◆ What the task requires:
Using the listing below, say how many lines have the string "frames" in them, giving the number alone.

◆ Material to process:
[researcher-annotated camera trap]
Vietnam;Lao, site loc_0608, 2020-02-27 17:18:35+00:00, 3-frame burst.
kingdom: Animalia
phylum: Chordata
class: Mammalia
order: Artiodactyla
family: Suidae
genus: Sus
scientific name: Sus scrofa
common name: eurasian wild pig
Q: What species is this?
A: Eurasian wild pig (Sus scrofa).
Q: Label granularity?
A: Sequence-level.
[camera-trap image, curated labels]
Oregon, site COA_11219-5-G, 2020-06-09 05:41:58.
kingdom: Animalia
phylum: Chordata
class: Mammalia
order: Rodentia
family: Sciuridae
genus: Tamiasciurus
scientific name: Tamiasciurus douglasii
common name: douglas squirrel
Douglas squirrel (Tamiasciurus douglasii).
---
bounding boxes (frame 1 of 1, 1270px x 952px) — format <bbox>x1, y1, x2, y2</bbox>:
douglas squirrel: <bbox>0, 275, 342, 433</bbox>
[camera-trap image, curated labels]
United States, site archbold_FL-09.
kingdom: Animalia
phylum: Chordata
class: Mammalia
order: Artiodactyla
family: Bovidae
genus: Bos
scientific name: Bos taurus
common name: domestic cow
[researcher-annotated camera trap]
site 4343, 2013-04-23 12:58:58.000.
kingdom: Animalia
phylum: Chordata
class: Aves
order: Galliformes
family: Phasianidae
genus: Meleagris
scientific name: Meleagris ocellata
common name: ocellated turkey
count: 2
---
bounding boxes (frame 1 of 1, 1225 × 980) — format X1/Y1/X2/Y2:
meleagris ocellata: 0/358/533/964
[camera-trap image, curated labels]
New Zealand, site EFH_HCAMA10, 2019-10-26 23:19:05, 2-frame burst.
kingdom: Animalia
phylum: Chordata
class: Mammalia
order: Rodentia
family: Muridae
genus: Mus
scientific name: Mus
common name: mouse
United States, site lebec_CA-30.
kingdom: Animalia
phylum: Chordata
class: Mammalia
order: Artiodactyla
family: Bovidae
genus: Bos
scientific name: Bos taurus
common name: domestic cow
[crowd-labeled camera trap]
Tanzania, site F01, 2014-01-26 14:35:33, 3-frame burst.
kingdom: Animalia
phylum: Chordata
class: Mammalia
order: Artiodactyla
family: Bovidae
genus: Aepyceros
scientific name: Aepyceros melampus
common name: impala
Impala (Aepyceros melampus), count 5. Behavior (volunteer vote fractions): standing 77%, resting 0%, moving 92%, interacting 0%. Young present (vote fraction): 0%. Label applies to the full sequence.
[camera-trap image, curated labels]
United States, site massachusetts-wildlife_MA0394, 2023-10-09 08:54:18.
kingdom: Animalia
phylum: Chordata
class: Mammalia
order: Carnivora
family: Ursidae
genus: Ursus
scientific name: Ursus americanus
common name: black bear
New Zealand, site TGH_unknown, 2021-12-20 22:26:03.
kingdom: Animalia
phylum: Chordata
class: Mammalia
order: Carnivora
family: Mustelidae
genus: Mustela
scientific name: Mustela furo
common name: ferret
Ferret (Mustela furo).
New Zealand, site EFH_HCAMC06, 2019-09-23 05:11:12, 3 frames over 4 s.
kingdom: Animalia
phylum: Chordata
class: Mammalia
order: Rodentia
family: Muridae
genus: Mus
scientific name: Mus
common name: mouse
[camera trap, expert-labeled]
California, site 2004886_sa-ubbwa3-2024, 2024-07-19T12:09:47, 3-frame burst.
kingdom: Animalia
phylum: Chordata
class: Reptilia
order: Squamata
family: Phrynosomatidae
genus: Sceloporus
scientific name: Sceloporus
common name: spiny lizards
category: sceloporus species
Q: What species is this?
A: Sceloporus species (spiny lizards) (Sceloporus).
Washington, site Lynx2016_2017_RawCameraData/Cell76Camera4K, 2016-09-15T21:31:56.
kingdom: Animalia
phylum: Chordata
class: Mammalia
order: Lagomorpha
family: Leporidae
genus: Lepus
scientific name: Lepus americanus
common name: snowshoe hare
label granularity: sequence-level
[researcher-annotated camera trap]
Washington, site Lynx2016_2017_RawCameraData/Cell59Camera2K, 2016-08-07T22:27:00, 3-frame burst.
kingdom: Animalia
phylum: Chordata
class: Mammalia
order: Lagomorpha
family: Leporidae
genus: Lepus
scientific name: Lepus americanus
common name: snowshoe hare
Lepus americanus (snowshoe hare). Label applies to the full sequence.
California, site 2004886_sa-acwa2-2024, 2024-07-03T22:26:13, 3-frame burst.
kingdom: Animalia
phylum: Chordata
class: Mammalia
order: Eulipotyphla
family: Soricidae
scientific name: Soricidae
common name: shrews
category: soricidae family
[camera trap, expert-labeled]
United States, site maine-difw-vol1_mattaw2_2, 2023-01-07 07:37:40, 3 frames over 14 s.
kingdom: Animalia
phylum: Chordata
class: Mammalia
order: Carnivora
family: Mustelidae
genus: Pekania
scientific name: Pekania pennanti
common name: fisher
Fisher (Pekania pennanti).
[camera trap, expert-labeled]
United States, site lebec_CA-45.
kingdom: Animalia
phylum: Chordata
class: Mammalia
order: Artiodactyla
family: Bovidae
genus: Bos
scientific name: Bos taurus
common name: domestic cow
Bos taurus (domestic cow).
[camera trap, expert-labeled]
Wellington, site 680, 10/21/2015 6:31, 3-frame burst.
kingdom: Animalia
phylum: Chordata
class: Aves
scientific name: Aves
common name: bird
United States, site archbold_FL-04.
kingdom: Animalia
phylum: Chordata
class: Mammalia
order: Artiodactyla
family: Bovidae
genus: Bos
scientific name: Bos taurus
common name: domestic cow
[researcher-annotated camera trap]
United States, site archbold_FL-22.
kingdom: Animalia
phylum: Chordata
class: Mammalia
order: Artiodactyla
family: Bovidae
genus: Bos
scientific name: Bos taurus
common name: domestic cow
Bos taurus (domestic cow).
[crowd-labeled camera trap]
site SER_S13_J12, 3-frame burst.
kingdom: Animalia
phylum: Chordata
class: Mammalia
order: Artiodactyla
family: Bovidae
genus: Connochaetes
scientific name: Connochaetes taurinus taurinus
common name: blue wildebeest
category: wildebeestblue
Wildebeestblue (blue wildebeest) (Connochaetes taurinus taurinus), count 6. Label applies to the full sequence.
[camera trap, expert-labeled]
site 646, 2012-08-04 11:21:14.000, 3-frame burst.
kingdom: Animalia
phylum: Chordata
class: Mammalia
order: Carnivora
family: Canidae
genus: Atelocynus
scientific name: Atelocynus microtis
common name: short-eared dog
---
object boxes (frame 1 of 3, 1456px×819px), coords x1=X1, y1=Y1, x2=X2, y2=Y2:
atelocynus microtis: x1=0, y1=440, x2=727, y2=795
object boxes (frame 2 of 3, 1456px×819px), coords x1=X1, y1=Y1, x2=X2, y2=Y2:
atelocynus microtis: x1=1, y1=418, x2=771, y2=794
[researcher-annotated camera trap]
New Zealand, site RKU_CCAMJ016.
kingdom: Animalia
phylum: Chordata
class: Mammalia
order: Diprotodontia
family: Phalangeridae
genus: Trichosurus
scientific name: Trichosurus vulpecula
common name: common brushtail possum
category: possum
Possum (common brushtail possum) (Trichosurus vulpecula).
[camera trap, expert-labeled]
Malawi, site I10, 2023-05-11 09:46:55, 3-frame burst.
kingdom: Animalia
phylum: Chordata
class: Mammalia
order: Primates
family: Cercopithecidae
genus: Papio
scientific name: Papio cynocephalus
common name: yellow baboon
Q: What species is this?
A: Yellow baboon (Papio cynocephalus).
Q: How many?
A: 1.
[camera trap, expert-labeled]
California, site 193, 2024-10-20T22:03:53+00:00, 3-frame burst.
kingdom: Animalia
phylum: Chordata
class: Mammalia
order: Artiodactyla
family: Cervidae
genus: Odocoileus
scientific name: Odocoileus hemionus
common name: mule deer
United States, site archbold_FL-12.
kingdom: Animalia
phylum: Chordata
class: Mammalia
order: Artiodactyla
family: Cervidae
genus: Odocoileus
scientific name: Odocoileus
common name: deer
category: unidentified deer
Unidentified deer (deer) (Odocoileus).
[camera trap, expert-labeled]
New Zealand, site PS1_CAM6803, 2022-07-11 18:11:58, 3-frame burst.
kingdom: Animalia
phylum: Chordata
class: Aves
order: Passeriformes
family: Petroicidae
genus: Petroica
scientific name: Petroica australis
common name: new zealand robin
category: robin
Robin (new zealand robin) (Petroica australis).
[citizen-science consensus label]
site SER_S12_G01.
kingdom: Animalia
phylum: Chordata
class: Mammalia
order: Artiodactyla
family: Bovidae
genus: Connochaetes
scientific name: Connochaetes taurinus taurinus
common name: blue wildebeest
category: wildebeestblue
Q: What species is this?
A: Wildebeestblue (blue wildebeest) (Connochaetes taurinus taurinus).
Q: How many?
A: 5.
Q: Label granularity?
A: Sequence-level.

◆ Answer section:
2